__EXERCISE__:
Copy the records that follow exactly, leaving nothing out.

═══

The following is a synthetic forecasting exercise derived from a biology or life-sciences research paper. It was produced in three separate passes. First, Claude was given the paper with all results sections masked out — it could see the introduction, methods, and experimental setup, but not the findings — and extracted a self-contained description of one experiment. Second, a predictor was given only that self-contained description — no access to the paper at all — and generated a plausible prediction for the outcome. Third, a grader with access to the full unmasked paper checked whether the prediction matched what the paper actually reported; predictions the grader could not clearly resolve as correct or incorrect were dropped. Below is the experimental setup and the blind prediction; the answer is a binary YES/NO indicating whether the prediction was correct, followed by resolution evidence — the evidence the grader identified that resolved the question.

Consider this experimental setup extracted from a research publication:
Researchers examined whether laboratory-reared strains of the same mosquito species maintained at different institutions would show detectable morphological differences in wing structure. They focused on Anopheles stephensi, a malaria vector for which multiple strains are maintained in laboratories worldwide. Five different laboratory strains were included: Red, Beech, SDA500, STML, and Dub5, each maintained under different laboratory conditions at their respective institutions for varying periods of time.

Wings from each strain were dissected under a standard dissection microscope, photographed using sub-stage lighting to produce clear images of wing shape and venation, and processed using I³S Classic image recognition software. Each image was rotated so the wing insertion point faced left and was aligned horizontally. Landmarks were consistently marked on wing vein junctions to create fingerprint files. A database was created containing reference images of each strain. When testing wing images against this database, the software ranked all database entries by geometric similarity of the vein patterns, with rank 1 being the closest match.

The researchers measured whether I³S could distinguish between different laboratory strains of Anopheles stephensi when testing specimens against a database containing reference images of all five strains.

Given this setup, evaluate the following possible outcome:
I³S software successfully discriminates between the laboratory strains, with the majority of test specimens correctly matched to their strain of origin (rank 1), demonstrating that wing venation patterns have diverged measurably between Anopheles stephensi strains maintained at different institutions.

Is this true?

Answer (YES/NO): NO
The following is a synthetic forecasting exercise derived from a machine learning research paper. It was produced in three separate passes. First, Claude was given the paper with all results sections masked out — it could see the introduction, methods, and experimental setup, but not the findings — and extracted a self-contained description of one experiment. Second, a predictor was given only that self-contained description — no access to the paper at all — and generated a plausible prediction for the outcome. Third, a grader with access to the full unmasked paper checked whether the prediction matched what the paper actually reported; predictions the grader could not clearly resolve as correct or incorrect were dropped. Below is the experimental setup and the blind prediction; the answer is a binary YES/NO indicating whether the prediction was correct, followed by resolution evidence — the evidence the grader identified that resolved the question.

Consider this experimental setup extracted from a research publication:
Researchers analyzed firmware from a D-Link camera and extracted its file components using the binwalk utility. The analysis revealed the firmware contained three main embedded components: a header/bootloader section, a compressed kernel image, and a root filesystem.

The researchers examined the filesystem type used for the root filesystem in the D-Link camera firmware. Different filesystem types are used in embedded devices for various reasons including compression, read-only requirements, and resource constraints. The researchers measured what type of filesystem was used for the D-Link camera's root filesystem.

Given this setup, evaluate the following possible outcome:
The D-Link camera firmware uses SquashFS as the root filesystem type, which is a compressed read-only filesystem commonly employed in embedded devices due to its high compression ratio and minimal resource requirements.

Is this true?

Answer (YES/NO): YES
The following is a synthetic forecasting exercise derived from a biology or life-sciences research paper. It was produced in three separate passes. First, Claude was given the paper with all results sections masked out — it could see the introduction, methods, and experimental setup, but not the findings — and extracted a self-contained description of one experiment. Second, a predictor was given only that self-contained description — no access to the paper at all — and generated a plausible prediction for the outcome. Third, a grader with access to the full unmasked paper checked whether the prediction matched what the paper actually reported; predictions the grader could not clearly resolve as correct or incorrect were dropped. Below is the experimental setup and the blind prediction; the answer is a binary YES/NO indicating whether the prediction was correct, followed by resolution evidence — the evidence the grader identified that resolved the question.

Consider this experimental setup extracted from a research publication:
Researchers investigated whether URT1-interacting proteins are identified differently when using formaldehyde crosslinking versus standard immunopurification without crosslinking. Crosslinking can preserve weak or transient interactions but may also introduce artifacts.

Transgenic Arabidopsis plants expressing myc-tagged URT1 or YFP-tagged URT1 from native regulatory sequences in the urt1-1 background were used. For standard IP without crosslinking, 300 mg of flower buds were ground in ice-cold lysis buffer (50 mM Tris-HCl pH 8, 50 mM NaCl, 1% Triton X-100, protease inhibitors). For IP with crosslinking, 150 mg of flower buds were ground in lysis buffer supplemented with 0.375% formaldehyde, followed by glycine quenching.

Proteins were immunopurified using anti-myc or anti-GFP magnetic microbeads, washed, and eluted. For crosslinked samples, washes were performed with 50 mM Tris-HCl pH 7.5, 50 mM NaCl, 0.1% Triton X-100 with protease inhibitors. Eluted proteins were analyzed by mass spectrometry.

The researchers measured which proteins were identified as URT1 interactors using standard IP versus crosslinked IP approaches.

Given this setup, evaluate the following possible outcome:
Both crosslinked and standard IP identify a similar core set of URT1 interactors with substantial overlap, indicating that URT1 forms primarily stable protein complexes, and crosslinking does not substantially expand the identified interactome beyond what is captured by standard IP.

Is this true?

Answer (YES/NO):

═══

__TASK RESULT__:
The following is a synthetic forecasting exercise derived from a biology or life-sciences research paper. It was produced in three separate passes. First, Claude was given the paper with all results sections masked out — it could see the introduction, methods, and experimental setup, but not the findings — and extracted a self-contained description of one experiment. Second, a predictor was given only that self-contained description — no access to the paper at all — and generated a plausible prediction for the outcome. Third, a grader with access to the full unmasked paper checked whether the prediction matched what the paper actually reported; predictions the grader could not clearly resolve as correct or incorrect were dropped. Below is the experimental setup and the blind prediction; the answer is a binary YES/NO indicating whether the prediction was correct, followed by resolution evidence — the evidence the grader identified that resolved the question.

Consider this experimental setup extracted from a research publication:
Researchers examined whether laboratory-reared strains of the same mosquito species maintained at different institutions would show detectable morphological differences in wing structure. They focused on Anopheles stephensi, a malaria vector for which multiple strains are maintained in laboratories worldwide. Five different laboratory strains were included: Red, Beech, SDA500, STML, and Dub5, each maintained under different laboratory conditions at their respective institutions for varying periods of time.

Wings from each strain were dissected under a standard dissection microscope, photographed using sub-stage lighting to produce clear images of wing shape and venation, and processed using I³S Classic image recognition software. Each image was rotated so the wing insertion point faced left and was aligned horizontally. Landmarks were consistently marked on wing vein junctions to create fingerprint files. A database was created containing reference images of each strain. When testing wing images against this database, the software ranked all database entries by geometric similarity of the vein patterns, with rank 1 being the closest match.

The researchers measured whether I³S could distinguish between different laboratory strains of Anopheles stephensi when testing specimens against a database containing reference images of all five strains.

Given this setup, evaluate the following possible outcome:
I³S software successfully discriminates between the laboratory strains, with the majority of test specimens correctly matched to their strain of origin (rank 1), demonstrating that wing venation patterns have diverged measurably between Anopheles stephensi strains maintained at different institutions.

Is this true?

Answer (YES/NO): NO
The following is a synthetic forecasting exercise derived from a machine learning research paper. It was produced in three separate passes. First, Claude was given the paper with all results sections masked out — it could see the introduction, methods, and experimental setup, but not the findings — and extracted a self-contained description of one experiment. Second, a predictor was given only that self-contained description — no access to the paper at all — and generated a plausible prediction for the outcome. Third, a grader with access to the full unmasked paper checked whether the prediction matched what the paper actually reported; predictions the grader could not clearly resolve as correct or incorrect were dropped. Below is the experimental setup and the blind prediction; the answer is a binary YES/NO indicating whether the prediction was correct, followed by resolution evidence — the evidence the grader identified that resolved the question.

Consider this experimental setup extracted from a research publication:
Researchers analyzed firmware from a D-Link camera and extracted its file components using the binwalk utility. The analysis revealed the firmware contained three main embedded components: a header/bootloader section, a compressed kernel image, and a root filesystem.

The researchers examined the filesystem type used for the root filesystem in the D-Link camera firmware. Different filesystem types are used in embedded devices for various reasons including compression, read-only requirements, and resource constraints. The researchers measured what type of filesystem was used for the D-Link camera's root filesystem.

Given this setup, evaluate the following possible outcome:
The D-Link camera firmware uses SquashFS as the root filesystem type, which is a compressed read-only filesystem commonly employed in embedded devices due to its high compression ratio and minimal resource requirements.

Is this true?

Answer (YES/NO): YES
The following is a synthetic forecasting exercise derived from a biology or life-sciences research paper. It was produced in three separate passes. First, Claude was given the paper with all results sections masked out — it could see the introduction, methods, and experimental setup, but not the findings — and extracted a self-contained description of one experiment. Second, a predictor was given only that self-contained description — no access to the paper at all — and generated a plausible prediction for the outcome. Third, a grader with access to the full unmasked paper checked whether the prediction matched what the paper actually reported; predictions the grader could not clearly resolve as correct or incorrect were dropped. Below is the experimental setup and the blind prediction; the answer is a binary YES/NO indicating whether the prediction was correct, followed by resolution evidence — the evidence the grader identified that resolved the question.

Consider this experimental setup extracted from a research publication:
Researchers investigated whether URT1-interacting proteins are identified differently when using formaldehyde crosslinking versus standard immunopurification without crosslinking. Crosslinking can preserve weak or transient interactions but may also introduce artifacts.

Transgenic Arabidopsis plants expressing myc-tagged URT1 or YFP-tagged URT1 from native regulatory sequences in the urt1-1 background were used. For standard IP without crosslinking, 300 mg of flower buds were ground in ice-cold lysis buffer (50 mM Tris-HCl pH 8, 50 mM NaCl, 1% Triton X-100, protease inhibitors). For IP with crosslinking, 150 mg of flower buds were ground in lysis buffer supplemented with 0.375% formaldehyde, followed by glycine quenching.

Proteins were immunopurified using anti-myc or anti-GFP magnetic microbeads, washed, and eluted. For crosslinked samples, washes were performed with 50 mM Tris-HCl pH 7.5, 50 mM NaCl, 0.1% Triton X-100 with protease inhibitors. Eluted proteins were analyzed by mass spectrometry.

The researchers measured which proteins were identified as URT1 interactors using standard IP versus crosslinked IP approaches.

Given this setup, evaluate the following possible outcome:
Both crosslinked and standard IP identify a similar core set of URT1 interactors with substantial overlap, indicating that URT1 forms primarily stable protein complexes, and crosslinking does not substantially expand the identified interactome beyond what is captured by standard IP.

Is this true?

Answer (YES/NO):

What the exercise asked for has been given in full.